New Morgan three-wheeler is history in the making
Passion for heritage is a chief component of any successful modern automaker. Few have gone to the lengths to honor their history quite like British automaker Morgan Motor Co.
In 1910 the brand's founder, Henry Fredrick Stanley Morgan, placed the success of his company on a three-wheeled automobile. The iconic vehicle gained popularity with the public and the racing community for decades until postwar steel shortages in 1950 halted production.
After a six-decade hiatus, Morgan announced a return to its roots by unveiling a new three-wheeler in 2010 that's primed for the modern motoring age. Finding one of these special open-wheeled oddities stateside isn't an easy task.
Units bound for the U.S. leave Morgan's Malvern, England, factory and head to one of ten authorized U.S. dealers. One such destination is Northshore Sportscars in Lake Bluff. At first glance, the nostalgia-inducing vehicle looks part vintage motorcycle and part World War II fighter plane with some go-cart influences thrown in.
Power comes from a 2.0-liter V-Twin motorcycle engine sourced from Wisconsin-based S&S Cycle. Output is rated at 90 horsepower, propelling the 1,200-pound machine to an estimated zero-to-60 time of six seconds and a maximum speed of 115 mph.
Five forward gears are selected with a Mazda MX-5 five-speed manual transmission, which turns the single rear wheel through a belt drive setup. Morgan utilized actual wood pieces in the construction of the original three-wheeler's frame and this new version follows that construction pattern. Underneath the sleek aluminum body are lightweight framing components made of Old English ash lumber.
With no roof or doors, entering the low-slung vehicle is easy in theory, but in practice requires gymnast-like flexibility to avoid the exposed side-mounted exhaust pipes. Inside the cabin, or more appropriately called cockpit, you'll find pleated leather upholstery with aircraft-style gauges and milled aluminum toggle switches.

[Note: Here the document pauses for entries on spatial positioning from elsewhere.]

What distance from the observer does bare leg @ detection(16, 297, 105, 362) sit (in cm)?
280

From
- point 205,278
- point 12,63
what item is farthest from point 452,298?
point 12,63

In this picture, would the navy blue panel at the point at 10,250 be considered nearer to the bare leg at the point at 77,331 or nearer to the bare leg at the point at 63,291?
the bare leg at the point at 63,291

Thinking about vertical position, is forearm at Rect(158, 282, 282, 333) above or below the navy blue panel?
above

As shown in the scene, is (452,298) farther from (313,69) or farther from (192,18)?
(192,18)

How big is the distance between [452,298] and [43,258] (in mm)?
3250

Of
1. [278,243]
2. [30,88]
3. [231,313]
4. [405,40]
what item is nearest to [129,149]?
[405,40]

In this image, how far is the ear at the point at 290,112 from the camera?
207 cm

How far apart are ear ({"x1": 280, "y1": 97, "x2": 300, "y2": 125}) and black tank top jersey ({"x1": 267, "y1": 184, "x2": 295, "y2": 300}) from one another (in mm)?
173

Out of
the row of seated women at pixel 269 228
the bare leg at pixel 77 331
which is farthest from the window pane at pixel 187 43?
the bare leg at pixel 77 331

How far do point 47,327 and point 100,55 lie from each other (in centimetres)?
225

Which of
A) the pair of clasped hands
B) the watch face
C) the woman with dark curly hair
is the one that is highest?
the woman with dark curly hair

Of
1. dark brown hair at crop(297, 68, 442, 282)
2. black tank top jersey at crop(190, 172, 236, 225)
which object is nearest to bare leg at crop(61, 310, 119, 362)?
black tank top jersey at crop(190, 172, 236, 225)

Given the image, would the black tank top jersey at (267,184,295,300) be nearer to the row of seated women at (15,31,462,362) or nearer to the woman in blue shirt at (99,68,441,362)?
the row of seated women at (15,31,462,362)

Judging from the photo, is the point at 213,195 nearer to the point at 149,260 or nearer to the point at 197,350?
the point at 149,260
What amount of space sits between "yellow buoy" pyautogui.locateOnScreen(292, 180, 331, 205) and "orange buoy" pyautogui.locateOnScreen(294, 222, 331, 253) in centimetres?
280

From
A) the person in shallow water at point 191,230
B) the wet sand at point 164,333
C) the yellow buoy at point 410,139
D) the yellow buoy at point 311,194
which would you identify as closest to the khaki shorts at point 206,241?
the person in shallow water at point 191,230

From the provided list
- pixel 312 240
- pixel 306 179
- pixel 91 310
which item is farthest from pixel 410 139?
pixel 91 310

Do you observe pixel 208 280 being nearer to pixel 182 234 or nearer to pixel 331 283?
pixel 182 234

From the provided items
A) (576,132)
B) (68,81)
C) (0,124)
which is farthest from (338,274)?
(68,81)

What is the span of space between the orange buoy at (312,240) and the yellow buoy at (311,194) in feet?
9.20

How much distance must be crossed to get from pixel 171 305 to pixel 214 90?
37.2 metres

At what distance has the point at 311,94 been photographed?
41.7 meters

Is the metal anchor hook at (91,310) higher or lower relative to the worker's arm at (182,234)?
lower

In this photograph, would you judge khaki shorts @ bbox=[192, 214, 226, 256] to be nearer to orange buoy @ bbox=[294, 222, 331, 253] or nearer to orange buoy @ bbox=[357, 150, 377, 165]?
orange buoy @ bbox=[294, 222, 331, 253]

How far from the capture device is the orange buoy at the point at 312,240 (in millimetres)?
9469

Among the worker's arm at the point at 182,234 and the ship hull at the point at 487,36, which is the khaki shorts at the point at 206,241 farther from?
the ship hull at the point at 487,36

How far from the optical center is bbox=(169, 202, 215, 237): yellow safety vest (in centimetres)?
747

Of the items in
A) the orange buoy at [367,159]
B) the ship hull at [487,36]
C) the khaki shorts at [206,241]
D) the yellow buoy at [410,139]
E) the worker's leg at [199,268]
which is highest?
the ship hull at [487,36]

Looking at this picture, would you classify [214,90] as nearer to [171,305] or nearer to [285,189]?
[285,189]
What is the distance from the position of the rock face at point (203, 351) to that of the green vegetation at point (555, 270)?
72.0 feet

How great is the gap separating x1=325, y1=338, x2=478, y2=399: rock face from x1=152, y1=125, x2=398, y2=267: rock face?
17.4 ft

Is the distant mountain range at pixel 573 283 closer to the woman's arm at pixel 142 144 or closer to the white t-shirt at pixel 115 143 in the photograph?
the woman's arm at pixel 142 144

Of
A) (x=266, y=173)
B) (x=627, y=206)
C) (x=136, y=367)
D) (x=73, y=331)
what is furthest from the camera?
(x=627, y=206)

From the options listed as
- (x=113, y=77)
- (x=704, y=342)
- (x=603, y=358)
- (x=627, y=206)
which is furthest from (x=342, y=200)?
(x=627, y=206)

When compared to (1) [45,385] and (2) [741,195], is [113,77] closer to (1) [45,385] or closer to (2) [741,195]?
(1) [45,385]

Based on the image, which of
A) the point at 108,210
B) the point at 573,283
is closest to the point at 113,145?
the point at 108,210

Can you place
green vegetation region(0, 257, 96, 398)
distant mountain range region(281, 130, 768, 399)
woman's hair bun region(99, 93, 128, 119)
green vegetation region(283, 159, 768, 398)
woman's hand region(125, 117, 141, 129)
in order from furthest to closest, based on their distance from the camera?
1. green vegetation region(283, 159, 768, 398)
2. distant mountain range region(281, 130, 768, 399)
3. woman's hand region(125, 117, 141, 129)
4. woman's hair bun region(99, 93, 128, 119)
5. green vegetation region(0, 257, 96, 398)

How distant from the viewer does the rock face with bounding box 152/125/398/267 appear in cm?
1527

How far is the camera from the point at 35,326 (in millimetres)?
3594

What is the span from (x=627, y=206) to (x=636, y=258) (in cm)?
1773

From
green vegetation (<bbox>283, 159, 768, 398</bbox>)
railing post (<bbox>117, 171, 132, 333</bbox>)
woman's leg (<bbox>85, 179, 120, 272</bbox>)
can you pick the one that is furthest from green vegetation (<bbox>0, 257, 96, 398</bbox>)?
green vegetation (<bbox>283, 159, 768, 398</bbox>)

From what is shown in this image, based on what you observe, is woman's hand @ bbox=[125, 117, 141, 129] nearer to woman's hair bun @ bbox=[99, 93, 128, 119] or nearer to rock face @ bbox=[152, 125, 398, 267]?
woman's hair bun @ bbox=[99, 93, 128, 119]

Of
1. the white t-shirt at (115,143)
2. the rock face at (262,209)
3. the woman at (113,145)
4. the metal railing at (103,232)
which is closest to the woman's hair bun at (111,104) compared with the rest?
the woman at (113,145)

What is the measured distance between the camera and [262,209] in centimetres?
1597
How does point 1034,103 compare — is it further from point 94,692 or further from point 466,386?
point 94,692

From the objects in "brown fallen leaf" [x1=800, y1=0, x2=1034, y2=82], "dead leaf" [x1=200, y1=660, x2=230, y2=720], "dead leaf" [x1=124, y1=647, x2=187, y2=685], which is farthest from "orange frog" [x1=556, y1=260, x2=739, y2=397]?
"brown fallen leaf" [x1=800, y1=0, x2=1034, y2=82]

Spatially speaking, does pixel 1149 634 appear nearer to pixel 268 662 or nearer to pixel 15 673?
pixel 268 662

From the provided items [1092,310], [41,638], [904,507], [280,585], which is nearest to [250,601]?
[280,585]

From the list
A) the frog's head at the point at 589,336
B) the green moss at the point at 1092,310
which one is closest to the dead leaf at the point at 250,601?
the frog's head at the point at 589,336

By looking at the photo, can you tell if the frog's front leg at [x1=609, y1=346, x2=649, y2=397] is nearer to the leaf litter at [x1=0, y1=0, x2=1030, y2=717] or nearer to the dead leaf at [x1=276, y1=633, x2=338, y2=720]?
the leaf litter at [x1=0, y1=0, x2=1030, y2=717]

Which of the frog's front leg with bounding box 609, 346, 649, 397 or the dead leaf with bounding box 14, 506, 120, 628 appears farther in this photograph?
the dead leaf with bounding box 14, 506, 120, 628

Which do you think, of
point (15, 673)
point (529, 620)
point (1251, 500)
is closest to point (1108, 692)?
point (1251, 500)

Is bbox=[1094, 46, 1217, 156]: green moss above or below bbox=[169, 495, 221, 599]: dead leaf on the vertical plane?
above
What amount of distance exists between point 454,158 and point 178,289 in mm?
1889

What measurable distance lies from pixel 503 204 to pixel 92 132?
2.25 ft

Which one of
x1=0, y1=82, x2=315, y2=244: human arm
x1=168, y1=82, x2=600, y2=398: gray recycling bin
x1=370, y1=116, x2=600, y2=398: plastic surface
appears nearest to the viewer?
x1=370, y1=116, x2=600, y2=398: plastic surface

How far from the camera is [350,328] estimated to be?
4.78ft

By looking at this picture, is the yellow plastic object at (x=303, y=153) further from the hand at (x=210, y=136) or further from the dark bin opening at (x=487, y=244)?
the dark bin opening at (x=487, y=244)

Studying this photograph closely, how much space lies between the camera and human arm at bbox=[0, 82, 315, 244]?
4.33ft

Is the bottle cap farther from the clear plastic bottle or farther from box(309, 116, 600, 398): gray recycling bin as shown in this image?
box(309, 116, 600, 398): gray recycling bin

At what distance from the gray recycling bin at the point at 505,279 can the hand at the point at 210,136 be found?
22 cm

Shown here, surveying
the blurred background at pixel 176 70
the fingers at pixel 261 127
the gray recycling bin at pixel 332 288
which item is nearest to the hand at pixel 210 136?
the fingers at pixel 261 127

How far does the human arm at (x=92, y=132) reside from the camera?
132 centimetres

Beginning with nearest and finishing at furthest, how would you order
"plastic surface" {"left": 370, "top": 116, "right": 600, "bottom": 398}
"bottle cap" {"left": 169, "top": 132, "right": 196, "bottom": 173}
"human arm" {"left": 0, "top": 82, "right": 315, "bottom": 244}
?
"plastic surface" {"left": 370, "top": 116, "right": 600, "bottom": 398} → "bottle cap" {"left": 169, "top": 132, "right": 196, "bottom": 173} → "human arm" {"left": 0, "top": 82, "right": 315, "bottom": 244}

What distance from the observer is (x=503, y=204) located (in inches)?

Ignition is achieved by turning the key and lifting a bomb-release styled, flip-cover switch. Creature comforts are limited other than additional padding along the sides. Interior storage consists of the passenger foot well. Additional storage can be found under the rear hatch cover, which lifts off and is sufficient for an overnight bag or two.
Practical, no, but this revamped three-wheeler is about one thing and one thing only: making driving fun.
Norb Bries, owner of Northshore Sportscars, has spent considerable time behind the wheels of these unique vehicles and can attest to its greatest attribute.
"It delivers an unmatched, full wind-in-your-face motoring experience. The motorcycle engine has this great sound, which can be clearly heard when going down the road," he said. "Even with two occupants, the car is very sporty and very stable at both low and high speeds."
While a standard car is available, every three-wheeler can be customized to suit a buyer's specific tastes. Ten standard colors are available along with several special metallic options. For those wishing to complete the vintage aircraft look, several graphic packages are available, complete with faux bullet holes, fighter plane shark fuselage graphics and pinup girl nose art.
Optional equipment ranges from polished roll hoops, cowl and headlight buckets to black exhaust pipes and shields to a Mohair tonneau cover for rainy day drives.
Automakers are periodically reviving storied nameplates but rarely do you see a commitment to stay this true to the original product.
With it's vintage vibe, reliable powertrain components and grin-producing capabilities, this three-wheeler is the perfect ride for any winding road enthusiast who wants to celebrate the past while looking to the future.